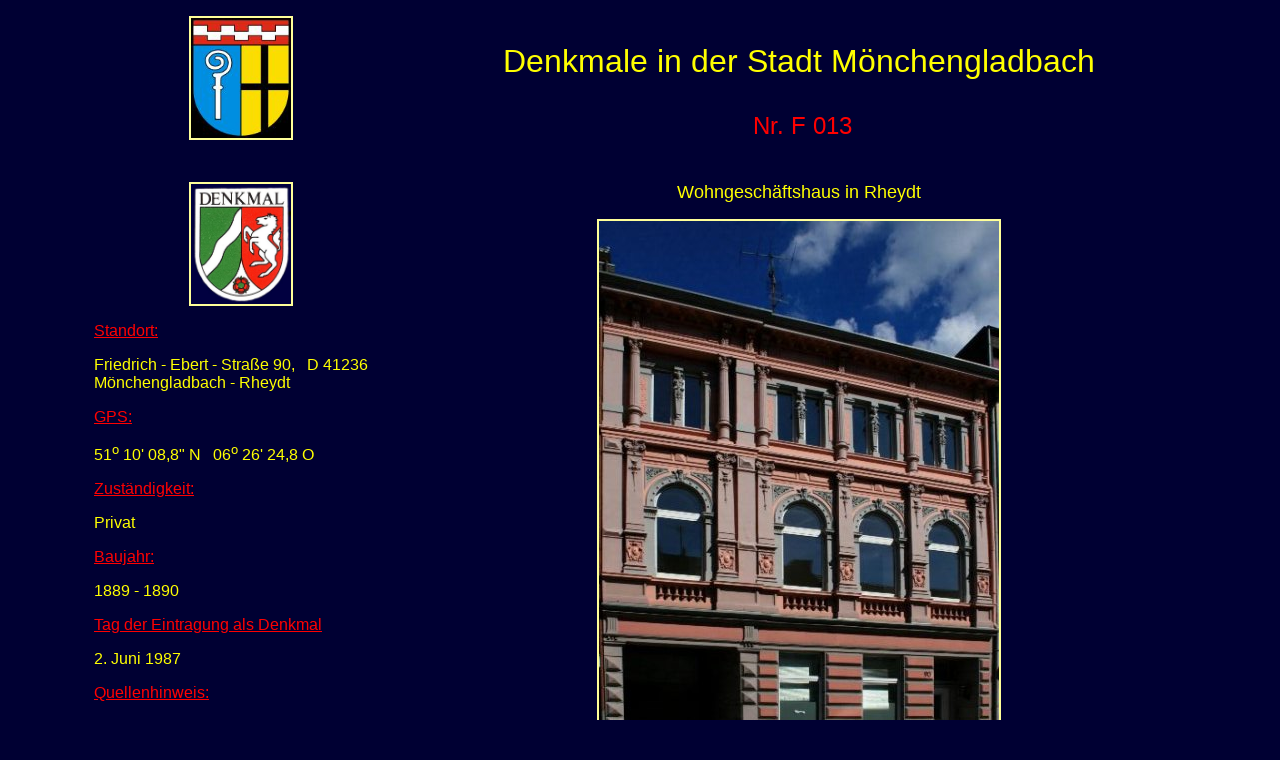

--- FILE ---
content_type: text/html
request_url: http://www.limburg-bernd.de/Moenchenglb/DenkMoe/F%20013.htm
body_size: 1338
content:
<html>

<head>
<meta http-equiv="Content-Type" content="text/html; charset=windows-1252">
<meta http-equiv="Content-Language" content="de">
<meta name="GENERATOR" content="Microsoft FrontPage 4.0">
<meta name="ProgId" content="FrontPage.Editor.Document">
<title>Denkmale in der Stadt Mönchengladbach</title>
<meta name="Microsoft Theme" content="artsy 100">
</head>

<body bgcolor="#000033" text="#FFFF99" link="#FFCC00" vlink="#999966" alink="#66FF00"><!--mstheme--><font face="Arial, Helvetica">

<div align="CENTER">
<!--mstheme--></font><table border="0" cellpadding="0" cellspacing="8" width="1108" height="433">
    <tr>
      <td align="right" valign="top" width="293" height="1" rowspan="4"><!--mstheme--><font face="Arial, Helvetica">
        <p align="center"><img border="2" src="Wappen%20MG.jpg" width="100" height="120"><!--mstheme--></font></td>
  <center>
      <td width="8" height="1" rowspan="2"><!--mstheme--><font face="Arial, Helvetica"><!--mstheme--></font></td>
  </center>
    </tr>
    <tr>
      <td valign="bottom" width="769" height="1"><!--mstheme--><font face="Arial, Helvetica"><p align="center"><font color="#FFFF00" size="6">Denkmale in der
        Stadt Mönchengladbach</font><!--mstheme--></font></td>
    </tr>
    <tr>
      <td width="8" height="30" rowspan="2"><!--mstheme--><font face="Arial, Helvetica"><!--mstheme--></font></td>
    </tr>
    <tr>
      <td valign="bottom" width="769" height="2"><!--mstheme--><font face="Arial, Helvetica"><p align="center"><font color="#FF0000"><font size="5">&nbsp;Nr.
        F 013</font></font><!--mstheme--></font></td>
    </tr>
    <tr>
      <td valign="top" width="293" height="562"><!--mstheme--><font face="Arial, Helvetica">
        <p align="center">&nbsp;</p>
        <p align="center"><img border="2" src="NRW.jpg" width="100" height="120">
        <p><u><font color="#FF0000">Standort:</font></u></p>
        <p><font color="#FFFF00">Friedrich - Ebert - Straße 90, &nbsp; D 41236 Mönchengladbach
        - Rheydt</font></p>
        <p><u><span style="font-family: Arial"><font color="#FF0000">GPS</font></span><font color="#FF0000">:</font></u></p>
        <p><span style="font-family: Arial"><font color="#FFFF00">51<sup>o&nbsp;</sup>10'
        08,8</font></span><font color="#FFFF00"><span style="font-family: Arial">&quot;
        N</span>&nbsp;&nbsp; 0<span style="font-family: Arial; mso-fareast-font-family: SimSun; mso-ansi-language: DE; mso-fareast-language: DE; mso-bidi-language: AR-SA">6<sup>o
        </sup>26' 24,8</span></font><span style="font-family: Arial; mso-fareast-font-family: SimSun; mso-ansi-language: DE; mso-fareast-language: DE; mso-bidi-language: AR-SA"><font color="#FFFF00">
        O</font></span></p>
        <p><u><font color="#FF0000">Zuständigkeit:</font></u></p>
        <p><font color="#FFFF00">Privat</font></p>
        <p><font color="#FF0000"><u><span style="font-family: Arial; mso-fareast-font-family: SimSun; mso-ansi-language: DE; mso-fareast-language: DE; mso-bidi-language: AR-SA">Baujahr:</span></u></font></p>
        <p><font color="#FFFF00">1889 - 1890</font></p>
        <p><font color="#FF0000"><u>Tag der Eintragung als Denkmal</u></font></p>
        <p><font color="#FFFF00">2. Juni 1987</font></p>
        <p align="left"><font color="#FF0000"><u>Quellenhinweis:</u></font></p>
        <p align="left"><font color="#00FF00">Teilbeschreibung der Denkmalbehörde</font>
        <p align="left">&nbsp;<!--mstheme--></font></td>
      <td width="8" height="562"><!--mstheme--><font face="Arial, Helvetica">&nbsp;
        <p>&nbsp;<!--mstheme--></font></td>
      <td valign="top" width="769" height="562"><!--mstheme--><font face="Arial, Helvetica">
        <p align="center">&nbsp;</p>
        <p align="center"><font color="#FFFF00" size="4">Wohngeschäftshaus in
        Rheydt</font></p>
        <p align="center"><img border="2" src="F%20013.jpg" width="400" height="600"></p>
        <p class="MsoNormal"><o:p><font color="#FF0000"><u>Denkmalbeschreibung:</u></font><o:p>
        </o:p><o:p>
        </o:p>
        &nbsp;<o:p>
        </o:p>
        <o:p>
        </o:p>
        <o:p>
        </o:p>
        <o:p>
        </o:p>
        </p>
        <p class="MsoNormal"><font color="#FFFF00">Das dreigeschossige
        Vierfensterhaus mit straßenseitiger Stuckfassade wurde 1889/1990
        erbaut. Über ein breit ausladendes Gesims wird das Haus durch ein
        Satteldach überdeckt.<o:p>
        </o:p>
        </font></p>
        <p class="MsoNormal"><font color="#FFFF00">Das Objekt ist als
        charakteristisches, für den Stadtbezirk ortstypisches Wohnhaus
        erhaltenswert.</font></p>
        <p class="MsoNormal">&nbsp;<o:p>
        </o:p>
        <!--mstheme--></font></td>
    </tr>
  </table><!--mstheme--><font face="Arial, Helvetica">
</div>

<!--mstheme--></font></body>

</html>
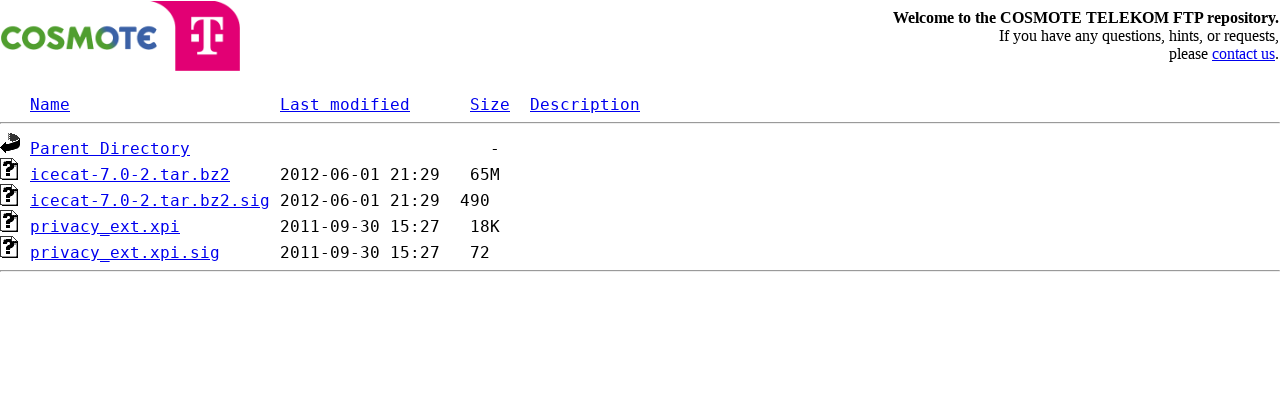

--- FILE ---
content_type: text/html;charset=ISO-8859-1
request_url: http://ftp.otenet.gr/gnu/gnuzilla/7.0/?C=N;O=A
body_size: 1645
content:
<html>
<head>
<meta http-equiv="Content-Type" content="text/html; charset=iso-8859-7">
<title>COSMOTE TELEKOM FTP</title>
</head>
<body  text="black">

<style type="text/css" >
body {
 font: 12pt "Verdana";
 margin: 0;
 color: black; 
 background-color: white;
}

.top {
 border: 0;
 width: 100%;
}

td.top {
 width: 120px;
 height: 120px;
 background-image: url(/.images/backg.jpg);
 background-color: white;
}

</style>

<table border=0 cellspacing=0 width=100%>
  <tr><td><img src="/.logo.png"  height="70" ></td>
  <td align="right">
<b>Welcome to the COSMOTE TELEKOM FTP repository.</b><br>
If you have any questions, hints, or requests,<br>
please <a href="https://www.cosmote.gr/static/cosmote/en/contact_us">contact us</a>.

</td></tr>
</table>
</html>
<pre><img src="/icons/blank.gif" alt="Icon "> <a href="?C=N;O=D">Name</a>                     <a href="?C=M;O=A">Last modified</a>      <a href="?C=S;O=A">Size</a>  <a href="?C=D;O=A">Description</a><hr><img src="/icons/back.gif" alt="[PARENTDIR]"> <a href="/gnu/gnuzilla/">Parent Directory</a>                              -   
<img src="/icons/unknown.gif" alt="[   ]"> <a href="icecat-7.0-2.tar.bz2">icecat-7.0-2.tar.bz2</a>     2012-06-01 21:29   65M  
<img src="/icons/unknown.gif" alt="[   ]"> <a href="icecat-7.0-2.tar.bz2.sig">icecat-7.0-2.tar.bz2.sig</a> 2012-06-01 21:29  490   
<img src="/icons/unknown.gif" alt="[   ]"> <a href="privacy_ext.xpi">privacy_ext.xpi</a>          2011-09-30 15:27   18K  
<img src="/icons/unknown.gif" alt="[   ]"> <a href="privacy_ext.xpi.sig">privacy_ext.xpi.sig</a>      2011-09-30 15:27   72   
<hr></pre>
</body></html>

▶ [TASK DESCRIPTION]: Where the string "cellspacing" turns up in a line of the data above, copy that whole line.

▶ [RESPONSE BELOW]:
<!--mstheme--></font><table border="0" cellpadding="0" cellspacing="8" width="1108" height="433">
<table border=0 cellspacing=0 width=100%>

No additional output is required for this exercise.